▶ **TEXT UNDER STUDY**
= Beginning of Section =

Tuesday, December 06, 2011

E! talk show host Giuliana Rancic chooses double mastectomy for breast cancer treatment. Why this is the right choice

E! talk show host Giuliana Rancic, recently diagnosed with breast cancer (and having failed an attempt to remove the cancer with a lumpectomy) has decided to proceed with bilateral mastectomies and reconstruction for her treatment. Her decision is similar to those made by actress Christina Applegate and comedian Wanda Sykes in recent years. This choice is likely the right one for a number of reasons IMO.
  • at 37 years old and without children (she was actually undergoing fertility treatments when diagnosed with cancer), she possesses two significant independent risk factors for future breast cancer 1) personal history of cancer and 2) delay or absence of childbirth.
  • She has had prior attempt at lumpectomy, which almost guarantees significant cavitary breast deformity, particularly on a thinner woman such as Mrs. Rancic with additional attempts
  • She (being an American adult female in good health) has an estimated life expectancy of almost 95 years, and 6+ decades of future surveillance on a high risk individual treated with breast conservation strategies has not been studied. Mastectomy does seem to have an advantage of lower recurrence rates verus lumpectomy with radiation, particularly as you get decades out from the initial treatment.
  • A breast treated with lumpectomy and radiation will progressively look worse and worse over time as it relates to bot appearance and asymmetry with the other breast.
Selecting or suggesting a treatment for a younger patient like Mrs. Rancic becomes as much a question of psychology as it is about treatment of the cancer. While it's likely that a more aggressive surgical treatment of localized cancer will pay dividends as you get farther out from the mastectomy, many women will never be comfortable with the breast cancer surveillance requirements going forward and select a mastectomy to simplify their care. It's telling that when women plastic surgeons have been surveyed on whether they'd undergo mastectomy or breast conservation with radiation, that almost all of them would choose mastectomy (and prophylactic mastectomy of the other breast).

= End of Section =

Records from a dataset:
= Beginning of Section =

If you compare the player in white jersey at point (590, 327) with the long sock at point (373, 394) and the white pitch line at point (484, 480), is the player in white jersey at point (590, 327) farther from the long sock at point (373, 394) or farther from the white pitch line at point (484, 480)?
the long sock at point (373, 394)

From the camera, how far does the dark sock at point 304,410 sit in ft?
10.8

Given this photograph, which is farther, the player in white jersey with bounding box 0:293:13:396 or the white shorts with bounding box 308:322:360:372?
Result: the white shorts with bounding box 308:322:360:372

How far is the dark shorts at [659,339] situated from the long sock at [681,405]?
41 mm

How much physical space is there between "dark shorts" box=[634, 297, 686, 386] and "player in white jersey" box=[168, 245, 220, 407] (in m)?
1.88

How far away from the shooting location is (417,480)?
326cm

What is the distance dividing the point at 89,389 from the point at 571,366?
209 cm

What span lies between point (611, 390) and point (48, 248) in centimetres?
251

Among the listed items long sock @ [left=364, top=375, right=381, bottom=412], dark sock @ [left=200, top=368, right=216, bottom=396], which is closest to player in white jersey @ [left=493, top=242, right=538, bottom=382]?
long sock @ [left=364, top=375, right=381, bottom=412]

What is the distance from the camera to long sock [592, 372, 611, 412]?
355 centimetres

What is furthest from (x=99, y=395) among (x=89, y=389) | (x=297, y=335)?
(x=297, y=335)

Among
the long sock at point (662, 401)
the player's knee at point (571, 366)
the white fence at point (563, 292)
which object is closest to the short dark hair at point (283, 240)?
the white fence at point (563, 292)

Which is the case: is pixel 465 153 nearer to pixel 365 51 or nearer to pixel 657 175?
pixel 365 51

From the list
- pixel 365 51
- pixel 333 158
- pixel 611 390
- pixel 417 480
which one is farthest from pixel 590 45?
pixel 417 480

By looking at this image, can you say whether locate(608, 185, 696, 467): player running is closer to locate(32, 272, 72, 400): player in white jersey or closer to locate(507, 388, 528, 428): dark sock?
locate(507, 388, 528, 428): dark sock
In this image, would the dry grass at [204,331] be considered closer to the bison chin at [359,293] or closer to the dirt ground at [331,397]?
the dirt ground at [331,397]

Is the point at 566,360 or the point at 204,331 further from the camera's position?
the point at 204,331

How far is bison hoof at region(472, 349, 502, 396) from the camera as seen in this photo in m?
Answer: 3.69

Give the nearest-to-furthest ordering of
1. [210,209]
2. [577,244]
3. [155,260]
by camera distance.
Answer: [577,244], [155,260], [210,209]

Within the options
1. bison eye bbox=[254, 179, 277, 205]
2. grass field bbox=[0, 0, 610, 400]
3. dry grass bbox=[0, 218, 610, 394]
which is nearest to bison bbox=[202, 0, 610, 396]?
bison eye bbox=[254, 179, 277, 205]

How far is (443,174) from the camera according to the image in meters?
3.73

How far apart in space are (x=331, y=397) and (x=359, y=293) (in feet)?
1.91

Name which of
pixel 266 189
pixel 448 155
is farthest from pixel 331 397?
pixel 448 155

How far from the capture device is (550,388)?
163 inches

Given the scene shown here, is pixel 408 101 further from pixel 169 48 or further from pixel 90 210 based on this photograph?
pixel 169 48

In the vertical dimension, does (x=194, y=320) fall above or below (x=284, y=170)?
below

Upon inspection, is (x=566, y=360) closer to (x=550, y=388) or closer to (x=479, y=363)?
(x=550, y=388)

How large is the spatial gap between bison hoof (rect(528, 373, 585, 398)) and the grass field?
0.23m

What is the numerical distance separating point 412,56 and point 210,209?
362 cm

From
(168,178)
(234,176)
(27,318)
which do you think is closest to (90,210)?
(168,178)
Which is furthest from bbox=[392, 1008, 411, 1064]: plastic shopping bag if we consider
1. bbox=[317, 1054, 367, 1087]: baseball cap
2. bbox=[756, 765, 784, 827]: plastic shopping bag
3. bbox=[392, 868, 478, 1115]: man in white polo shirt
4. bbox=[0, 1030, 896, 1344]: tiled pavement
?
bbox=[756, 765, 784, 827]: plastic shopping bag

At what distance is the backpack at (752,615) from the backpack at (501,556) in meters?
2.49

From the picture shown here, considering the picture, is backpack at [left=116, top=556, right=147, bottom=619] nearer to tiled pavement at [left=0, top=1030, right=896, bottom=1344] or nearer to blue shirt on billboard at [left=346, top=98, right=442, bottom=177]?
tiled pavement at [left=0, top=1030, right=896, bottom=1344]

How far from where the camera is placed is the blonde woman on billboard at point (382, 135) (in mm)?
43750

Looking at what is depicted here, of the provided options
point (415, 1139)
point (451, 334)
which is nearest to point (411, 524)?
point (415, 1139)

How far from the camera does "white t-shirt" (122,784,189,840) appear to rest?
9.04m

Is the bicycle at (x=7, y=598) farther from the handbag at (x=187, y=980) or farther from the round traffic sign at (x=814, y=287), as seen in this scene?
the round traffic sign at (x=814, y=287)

= End of Section =

▶ **REQUIREMENT A**
Could you quote the post on Giuliana Rancic's mastectomy decision, beginning at the words "E! talk show host Giuliana Rancic chooses" and stopping after "of reasons IMO."?
▶ **REQUIREMENT B**
Could you write what comes next in the post on Giuliana Rancic's mastectomy decision, picking up after its final sentence?
The records have no connection to the post on Giuliana Rancic's mastectomy decision.

▶ **WRITTEN REPLY A**
E! talk show host Giuliana Rancic chooses double mastectomy for breast cancer treatment. Why this is the right choice

E! talk show host Giuliana Rancic, recently diagnosed with breast cancer (and having failed an attempt to remove the cancer with a lumpectomy) has decided to proceed with bilateral mastectomies and reconstruction for her treatment. Her decision is similar to those made by actress Christina Applegate and comedian Wanda Sykes in recent years. This choice is likely the right one for a number of reasons IMO.

▶ **WRITTEN REPLY B**
Rob

Monday, December 05, 2011

NJOM shows sick patients cost more to treat...... Who knew?

In the least surprising conclusion of recent articles in the New England Journal of Medicine (N. Engl. J. Med. 2011;365:1704-12,) it was proven that older, sicker patients cost more money to take care of!

from the summary in Internal Medicine News, 
"Eight commercial disease-management companies using nurse-based telephone care programs failed to improve quality of care, reduce hospital admissions, decrease emergency department visits, or cut health care costs in a pilot project of fee-for-service Medicare patients.

 Companies were required to meet preset targets for clinical quality and patient satisfaction, and to hold health care costs under a preset limit. An independent group, RTI International, won a competitive bid to evaluate the programs.

However, before the evaluation could be completed, five of the eight companies incurred such "substantial financial liability" that they terminated their programs, according to Nancy McCall, Sc.D., and Jerry Cromwell, Ph.D., of RTI International in Washington.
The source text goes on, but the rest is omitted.